Wednesday, November 30, 2011

I Got Accepted to an MLIS Program. Now What? (Or, Advice on Picking Classes in Your Library Science Program.)

When I started my library science graduate program, I had an end goal of public librarianship. That lasted until until midway through my first semester, when I realized I really wanted to work in an academic library. My adviser had been assigned to me because she knew public libraries, so she didn't feel comfortable helping me with the change. However, I managed to track down another member of the faculty who helped me redesign my program so that it suited the needs of a future academic librarian. In addition to pointing out classes he thought would help prepare me for life as a librarian, he also gave me some good general advice.

While I'd never pretend that I can reproduce it word for word since that conversation was over ten years ago, I do remember general themes. Since for a lot of schools it's that special time in the semester when students have to start figuring out what they'll be taking next, I thought it an appropriate time to talk to you about how I think you should approach your MLIS program. (Caveat: I'm assuming that you already have an idea about public vs. academic vs. special vs. etc. and about public services vs. tech services. That's a decision you have to make for yourself.)

When thinking about classes, I suggest you...
  1. Look at some classified ads for the kind of library job you want. One thing that the professor who helped me pointed out was that a lot of academic library positions mentioned something about teaching. To better prepare, I took Bibliographic Instruction. More recently, I've seen many ads that include technology and that tells me coding might be a good skill to have.
  2. Work on your weaknesses. I've always known I wanted to be in public services, even when I thought I was going to end up at a public library. Because of that, the professor in question urged me to take some kind of advanced cataloging and/or technology class. That's why I took Subject Analysis - which ended up being one of my favorite classes, incidentally.

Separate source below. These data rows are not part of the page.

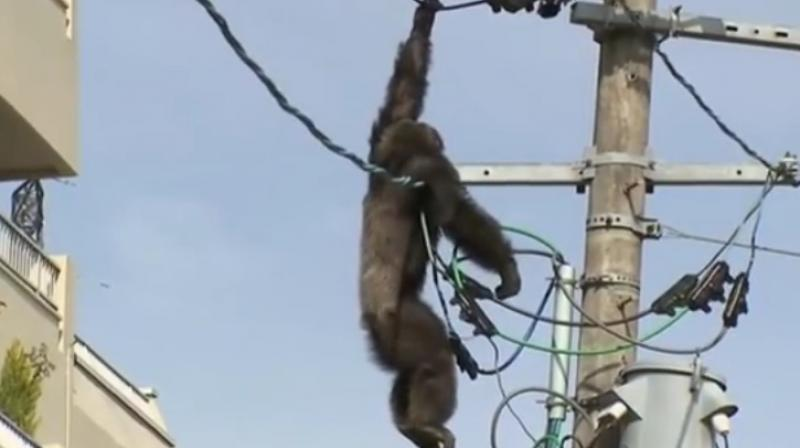 Chimpanzee pulled the arrow out, but dangling from an electric line, appeared to lose its grip as the sedative took effect, and suddenly fell head down into the blanket.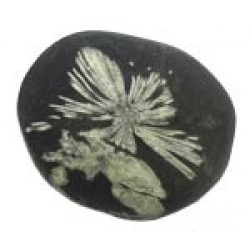 Chrysanthemum Stones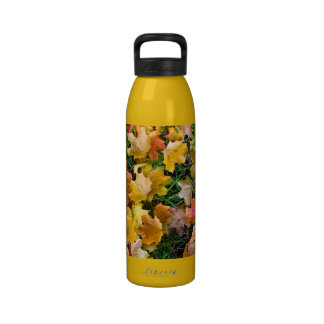 Falling maple leaves on a ground reusable water bottle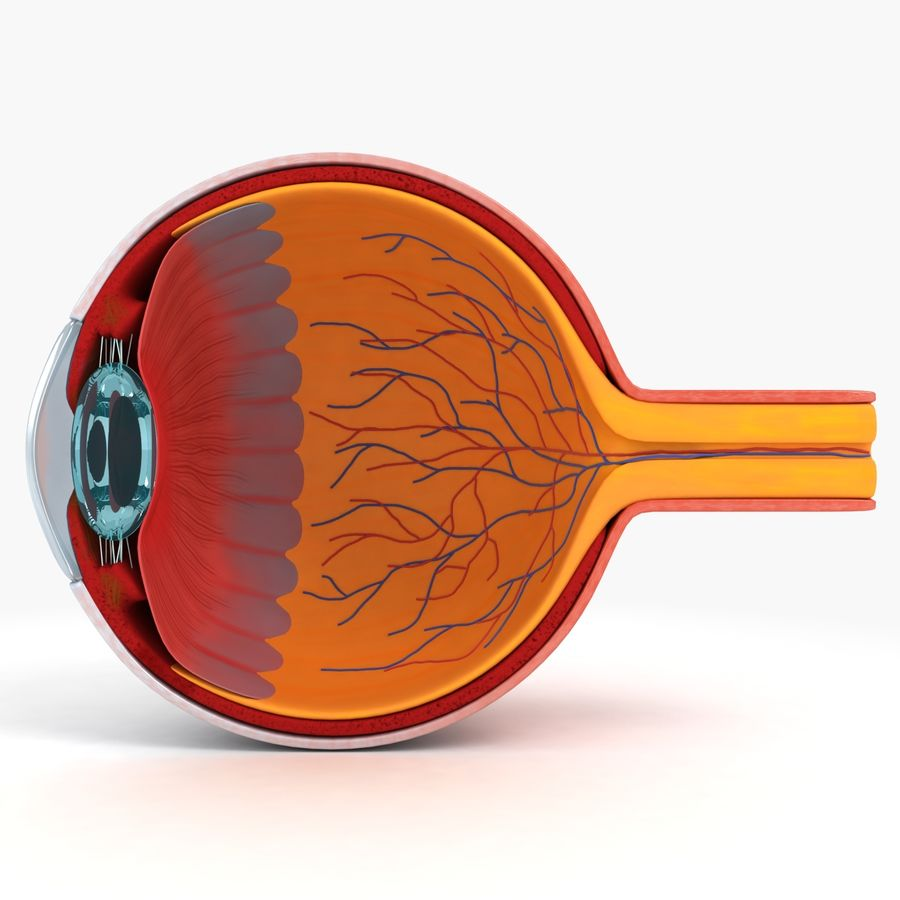 eye anatomy royalty-free 3d model - Preview no. 1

If I'd been thinking tech services, I'm sure he would have encouraged me to take an extra public services oriented class. Having multiple skill sets is a good thing.
  3. Take at least one class that is just for you. For me, this meant taking a class about the first amendment. The professor of that class made a point of presenting multiple perspectives on each aspect of the class, both through readings and through guest speakers. It does relate to librarianship in a general way, but I took it because the description made the course sound fascinating and because that professor got fantastic evaluations every time he taught it.
It's a tough job market out there, so please don't read this post as the way to be sure to get a job. On the other hand, if you do take my advice, I know you'll get a lot out of your graduate program.

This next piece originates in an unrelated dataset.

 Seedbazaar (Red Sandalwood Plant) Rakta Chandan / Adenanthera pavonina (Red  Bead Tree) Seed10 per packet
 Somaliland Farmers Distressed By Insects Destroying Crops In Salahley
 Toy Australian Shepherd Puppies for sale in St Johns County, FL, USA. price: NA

How about you? How did you pick (or how are you picking) the classes in your graduate program?


  1. I can remember my advisor challenging me to take classes that were out of my comfort range, but I'm not sure that I ever did. I did take collection development on a whim, for which I am EXTREMELY grateful at this point in my career. I was somewhat restricted in what I could take because I was commuting and I needed them to be all on the same day, and I kind of stumbled in to being a reference librarian at a public library before I was halfway through my degree. I got the job and I knew it was what I wanted to be doing, so I tailored my classes from there. The first class I ever took was on underserved populations, and that definitely had a huge effect on my career and my experience in all subsequent classes.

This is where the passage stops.